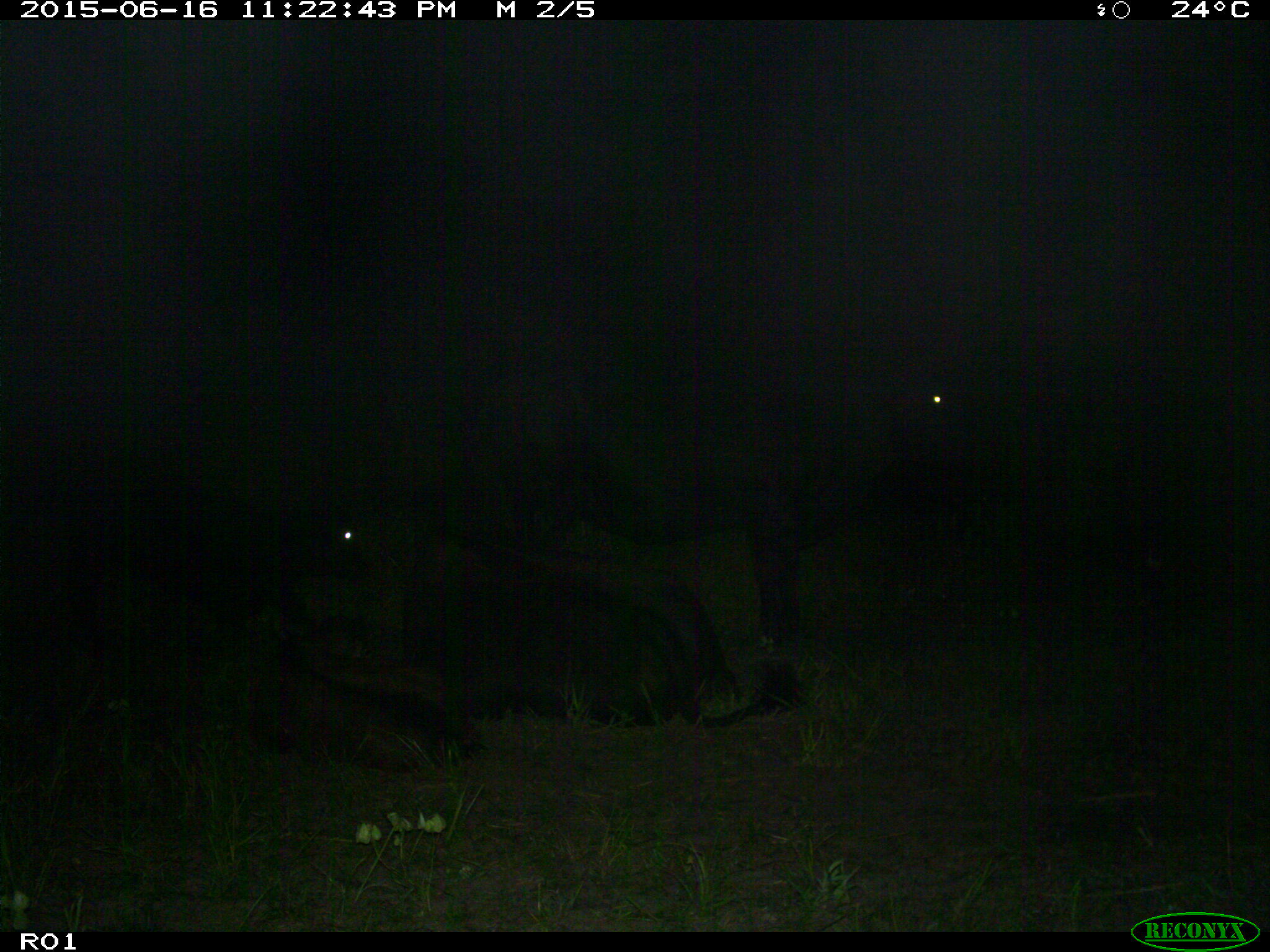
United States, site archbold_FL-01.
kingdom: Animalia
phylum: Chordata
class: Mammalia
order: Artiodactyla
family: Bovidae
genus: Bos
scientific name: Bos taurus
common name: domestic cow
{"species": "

- _Task description_
Copy, without any change, the lines from the one that contains "order: Artiodactyla" to the final line of the entries above.

- _Reply_
order: Artiodactyla
family: Bovidae
genus: Bos
scientific name: Bos taurus
common name: domestic cow
{"species": "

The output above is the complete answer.